From yesterday’s post in the series, it definitely sounds like many of us struggle with recognizing our fullness and taking the time to be aware of it when eating. I will be the first to admit that is one of my biggest challenges with intuitive eating as well. I have always been a fast eater and grew up with the “clean your plate” mentality ingrained into me. I vividly remember a dinner during a family vacation when I was 12. My cousin and I wanted to order off the adult menu because they had coconut shrimp. We were told if we ordered them, we must eat the entire thing. We both got full only about halfway into the meal and were forced to finish with our parents and aunt looming over us. It came as no surprise when we both ended up in the bathroom a short time later throwing up our too packed tummies.
I remember eating intuitively my late years of high school and my first two years of college. Then, all of that changed when I got on a diet plan. I ate by the clock and would not pay attention to how hungry I was. I completely lost sight of what satisfied felt like. I knew “hungry” or “too full”. I had such a rigid eating schedule and was always so hungry at meal times that I would eat so fast out of the pure excitement to finally get to eat. There was no room for recognizing hunger because I had to eat my particular meals no matter what my body was telling me. I was out of touch with my body’s natural signals because my diet rules controlled my life.
In an attempt to rebel against the rules and say they had no control over me, I swung to the opposite end of the spectrum. I began binging. When I binged, it was all about the out of control feeling and eating as much as I could as fast as I could.
I remember there were times I would stop by the grocery store on my way home from work to buy a box of cookies, candy, a dozen doughnuts, whatever…and would devour the entire thing in the 30 minutes it took me to get home.
Or even before that, when I was still living at home with my parents, I would have to sneak to the kitchen and eat as much as I could in the few minutes I knew I had before somebody came downstairs. I probably didn’t even chew some of the food in an effort to pack it in.
I would hide out in my bedroom when I lived with a roommate and get extremely anxious when I heard her come home because my mouth was so full and I would worry I didn’t have time to swallow my food before she came in my room to say hi.

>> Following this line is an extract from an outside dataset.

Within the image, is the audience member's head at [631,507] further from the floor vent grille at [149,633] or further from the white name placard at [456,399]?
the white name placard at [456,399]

I would buy a tray of brownies, bags of candy, and some ice cream sandwiches and make up an elaborate story about throwing a birthday party for someone so they wouldn’t know it was all for me. I would even throw a card in with my purchase to make it look more real.

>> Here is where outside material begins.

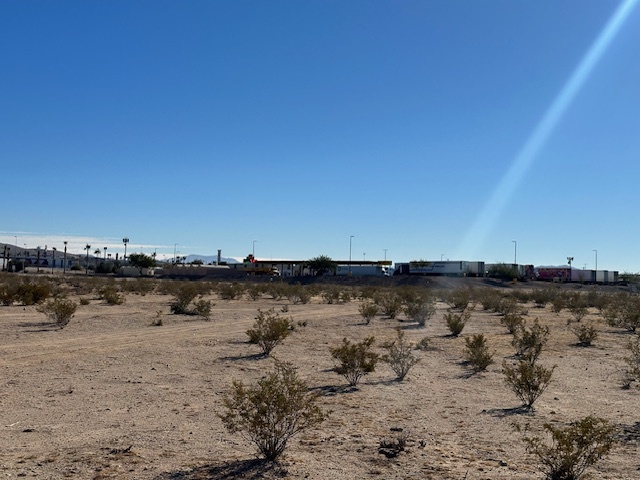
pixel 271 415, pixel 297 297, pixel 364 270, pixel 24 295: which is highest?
pixel 364 270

I remember one time after a particularly grueling fight with my dad going to a local pizza shop to buy a $5 large cheese carryout pizza and sitting in a remote corner of a parking lot eating it in my car.
That is the ugly truth of where I have come from. That is just how out of touch I was with my hunger and my body’s needs. What changed that and shaped that was recognizing what truly matters. God, my husband, and my growing baby. I didn’t start feeling more in control of those actions until trying to get pregnant with Makenzie. I didn’t fully stop them until I actually was pregnant with her. Seeing all the wonders that go into God creating a human being through me left me with more respect for myself and more aware of the most important blessings in life. My faith grew beyond a basic “I believe God is out there” and along with my faith came an intense desire to honor God, part of which included loving me because He loved me. It took a LOT of prayer, even more encouragement from my husband, and a little miracle of a child to show me the importance of respecting myself and listening to my body. As Quinn from Glee says, “don’t wait to get pregnant to feel at home in your body and to respect it”. Or something along those lines.

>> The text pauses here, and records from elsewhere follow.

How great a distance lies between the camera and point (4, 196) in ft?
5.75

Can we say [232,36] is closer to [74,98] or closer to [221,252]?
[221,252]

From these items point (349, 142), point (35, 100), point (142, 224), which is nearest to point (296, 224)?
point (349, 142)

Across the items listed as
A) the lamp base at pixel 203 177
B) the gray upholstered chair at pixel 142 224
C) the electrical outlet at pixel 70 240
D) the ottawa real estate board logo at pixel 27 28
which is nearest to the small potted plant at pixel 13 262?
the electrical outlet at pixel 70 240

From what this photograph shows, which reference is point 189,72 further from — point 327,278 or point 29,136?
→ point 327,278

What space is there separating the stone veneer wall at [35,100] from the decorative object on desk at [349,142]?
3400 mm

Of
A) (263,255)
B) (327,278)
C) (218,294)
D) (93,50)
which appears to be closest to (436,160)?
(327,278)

It also took time and effort to truly pay attention to my body. I know recognizing fullness and being aware of your eating is a very difficult practice to adopt, but very worth it. I still have to really pay attention and recognize my hunger. I have to consciously make myself slow down and pause during every meal. It is hard, like so many things in life, but taking the time to decide if you are satisfied, hungry, or full brings many rewards…like rarely going hungry or uncomfortable from food again. I do say rarely, because lets be real...I can still eat too much at times. Typically a social gathering where I am distracted from my eating and there are too many goodies to try. I don't feel guilty for it though because I am still in control and aware. It takes practice, but it does become a little more natural as time goes on.